__What you have to do__
The reply should consist of the full listing, written out exactly.

__Supplied information__
>>>
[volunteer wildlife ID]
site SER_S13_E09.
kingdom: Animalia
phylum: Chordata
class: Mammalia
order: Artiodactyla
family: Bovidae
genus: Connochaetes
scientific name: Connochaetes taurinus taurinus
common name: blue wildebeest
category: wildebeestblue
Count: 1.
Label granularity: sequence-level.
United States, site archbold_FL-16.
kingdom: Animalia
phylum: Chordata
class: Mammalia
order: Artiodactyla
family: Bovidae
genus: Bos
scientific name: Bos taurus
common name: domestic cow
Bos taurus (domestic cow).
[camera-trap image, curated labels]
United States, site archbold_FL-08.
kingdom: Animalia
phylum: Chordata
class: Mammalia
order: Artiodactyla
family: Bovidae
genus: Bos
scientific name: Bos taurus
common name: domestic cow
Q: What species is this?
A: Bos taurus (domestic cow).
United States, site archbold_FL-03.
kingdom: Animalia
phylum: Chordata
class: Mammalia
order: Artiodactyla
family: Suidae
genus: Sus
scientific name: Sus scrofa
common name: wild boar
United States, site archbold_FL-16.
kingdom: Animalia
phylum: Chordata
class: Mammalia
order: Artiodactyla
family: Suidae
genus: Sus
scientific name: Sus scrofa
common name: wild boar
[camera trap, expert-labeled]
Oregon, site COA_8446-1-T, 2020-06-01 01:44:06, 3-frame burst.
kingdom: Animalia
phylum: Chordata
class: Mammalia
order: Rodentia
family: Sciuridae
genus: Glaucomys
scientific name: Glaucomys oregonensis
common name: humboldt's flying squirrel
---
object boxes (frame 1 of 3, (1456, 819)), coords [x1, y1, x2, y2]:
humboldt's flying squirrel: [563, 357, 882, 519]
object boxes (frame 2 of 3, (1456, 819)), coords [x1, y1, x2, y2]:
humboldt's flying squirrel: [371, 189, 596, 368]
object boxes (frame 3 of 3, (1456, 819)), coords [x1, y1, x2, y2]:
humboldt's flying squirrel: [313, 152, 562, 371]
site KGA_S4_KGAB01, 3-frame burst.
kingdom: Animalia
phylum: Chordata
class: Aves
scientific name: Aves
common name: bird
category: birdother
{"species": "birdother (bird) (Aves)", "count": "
<<<
__Result below__
[volunteer wildlife ID]
site SER_S13_E09.
kingdom: Animalia
phylum: Chordata
class: Mammalia
order: Artiodactyla
family: Bovidae
genus: Connochaetes
scientific name: Connochaetes taurinus taurinus
common name: blue wildebeest
category: wildebeestblue
Count: 1.
Label granularity: sequence-level.
United States, site archbold_FL-16.
kingdom: Animalia
phylum: Chordata
class: Mammalia
order: Artiodactyla
family: Bovidae
genus: Bos
scientific name: Bos taurus
common name: domestic cow
Bos taurus (domestic cow).
[camera-trap image, curated labels]
United States, site archbold_FL-08.
kingdom: Animalia
phylum: Chordata
class: Mammalia
order: Artiodactyla
family: Bovidae
genus: Bos
scientific name: Bos taurus
common name: domestic cow
Q: What species is this?
A: Bos taurus (domestic cow).
United States, site archbold_FL-03.
kingdom: Animalia
phylum: Chordata
class: Mammalia
order: Artiodactyla
family: Suidae
genus: Sus
scientific name: Sus scrofa
common name: wild boar
United States, site archbold_FL-16.
kingdom: Animalia
phylum: Chordata
class: Mammalia
order: Artiodactyla
family: Suidae
genus: Sus
scientific name: Sus scrofa
common name: wild boar
[camera trap, expert-labeled]
Oregon, site COA_8446-1-T, 2020-06-01 01:44:06, 3-frame burst.
kingdom: Animalia
phylum: Chordata
class: Mammalia
order: Rodentia
family: Sciuridae
genus: Glaucomys
scientific name: Glaucomys oregonensis
common name: humboldt's flying squirrel
---
object boxes (frame 1 of 3, (1456, 819)), coords [x1, y1, x2, y2]:
humboldt's flying squirrel: [563, 357, 882, 519]
object boxes (frame 2 of 3, (1456, 819)), coords [x1, y1, x2, y2]:
humboldt's flying squirrel: [371, 189, 596, 368]
object boxes (frame 3 of 3, (1456, 819)), coords [x1, y1, x2, y2]:
humboldt's flying squirrel: [313, 152, 562, 371]
site KGA_S4_KGAB01, 3-frame burst.
kingdom: Animalia
phylum: Chordata
class: Aves
scientific name: Aves
common name: bird
category: birdother
{"species": "birdother (bird) (Aves)", "count": "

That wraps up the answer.